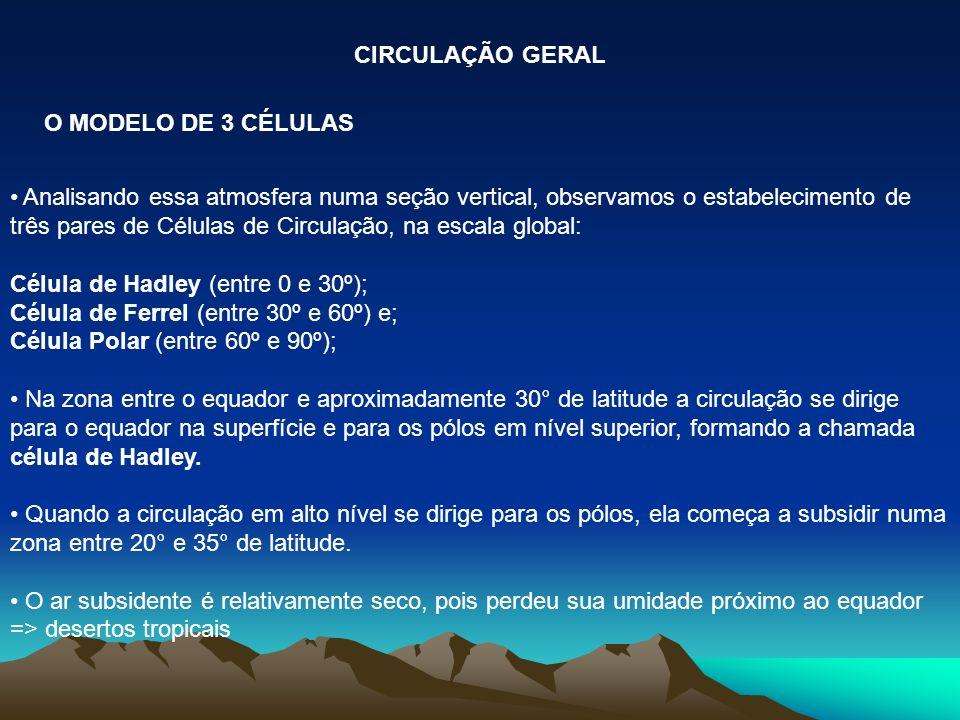 Observação da circulação sobre a Terra => células semipermanentes de alta e baixa pressão.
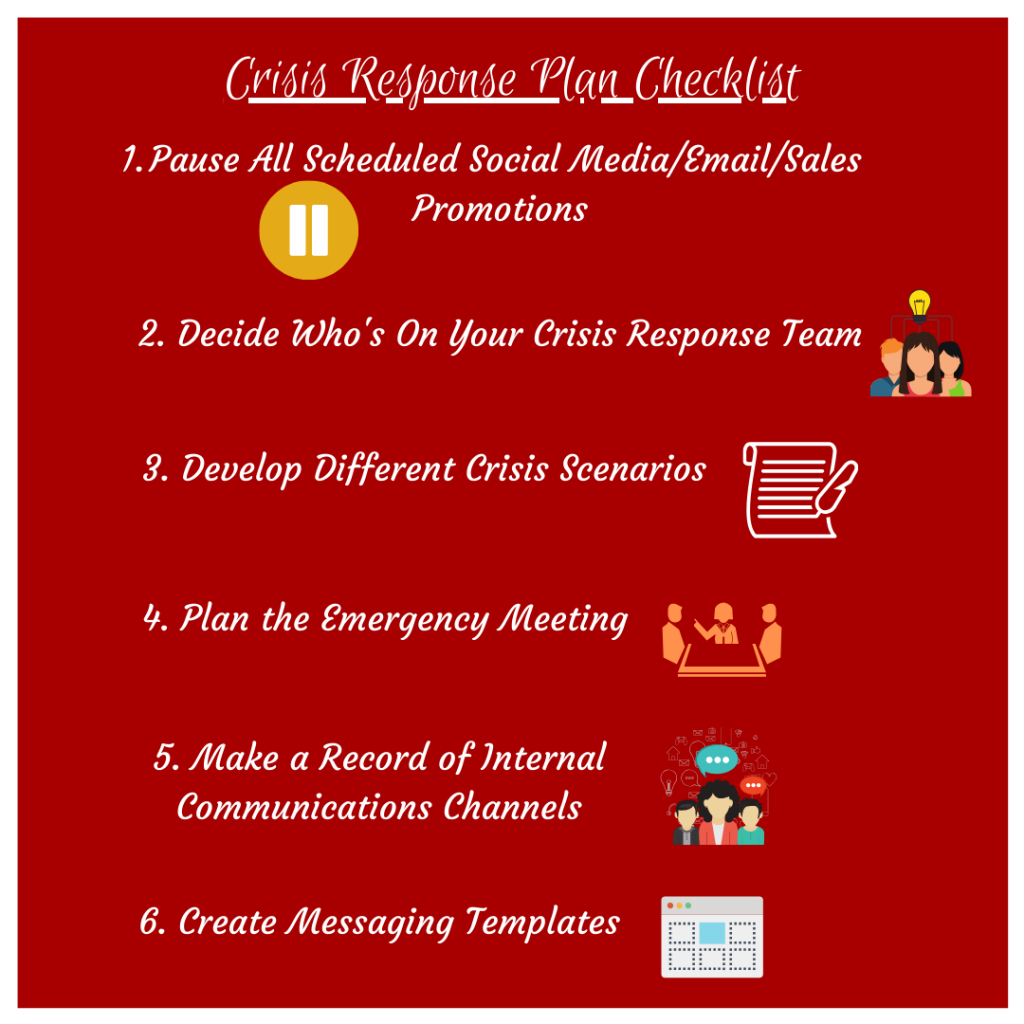 Crisis Communications Plan Checklist
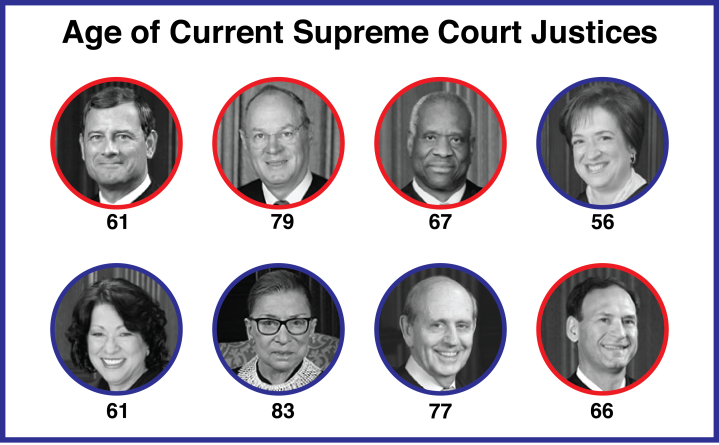 JusticesAge
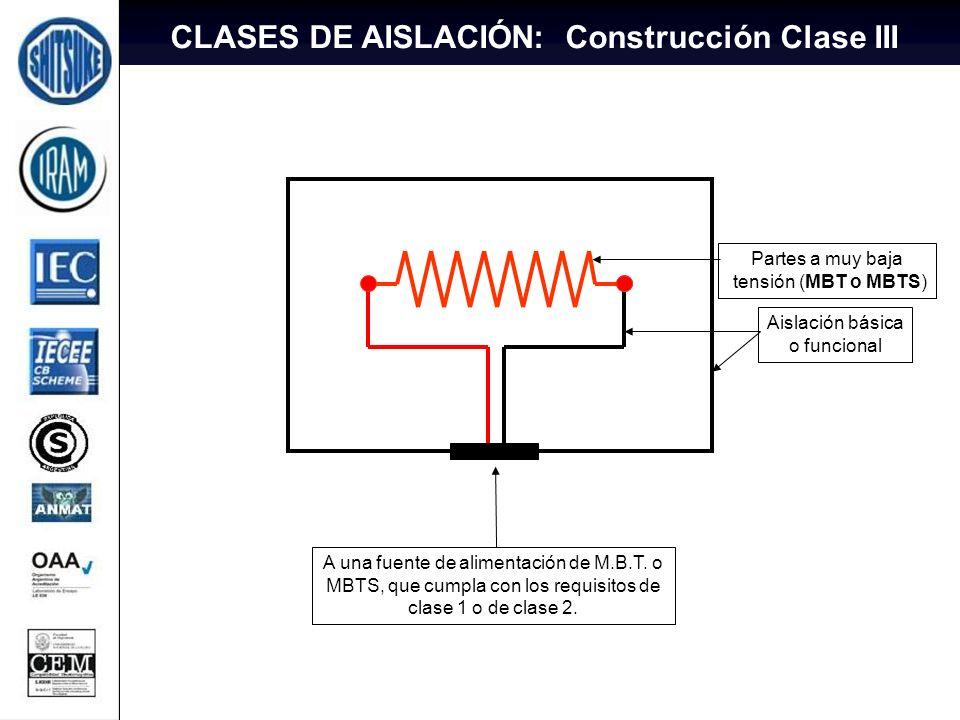 CLASES DE AISLACIÓN: Construcción Clase III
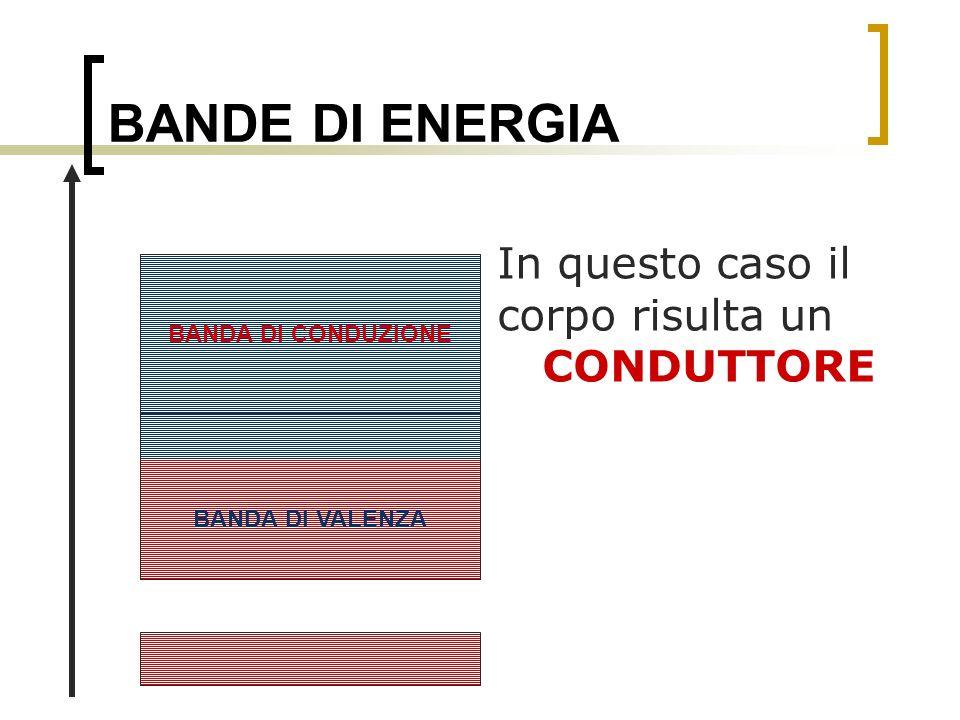 BANDE DI ENERGIA In questo caso il corpo risulta un CONDUTTORE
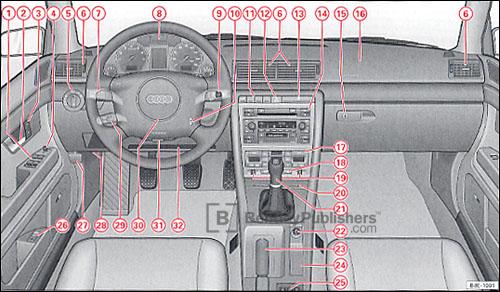 Excerpt - Audi Owner's Manual: A4: 2002 - Bentley ...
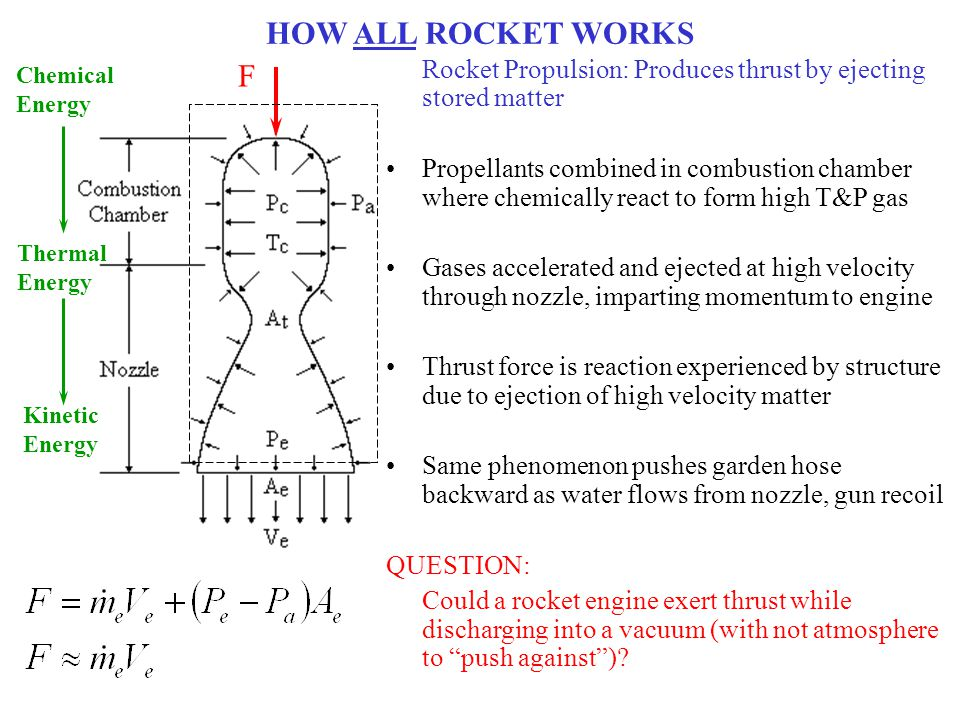 HOW ALL ROCKET WORKS Chemical. Energy. F. Rocket Propulsion: Produces thrust by ejecting stored matter.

---

Aim of the task
Could you retype every line above exactly as it appears, skipping the pictures?

Reply to the exercise
 Observação da circulação sobre a Terra => células semipermanentes de alta e baixa pressão.
 Crisis Communications Plan Checklist
 JusticesAge
 CLASES DE AISLACIÓN: Construcción Clase III
 BANDE DI ENERGIA In questo caso il corpo risulta un CONDUTTORE
 Excerpt - Audi Owner's Manual: A4: 2002 - Bentley ...
 HOW ALL ROCKET WORKS Chemical. Energy. F. Rocket Propulsion: Produces thrust by ejecting stored matter.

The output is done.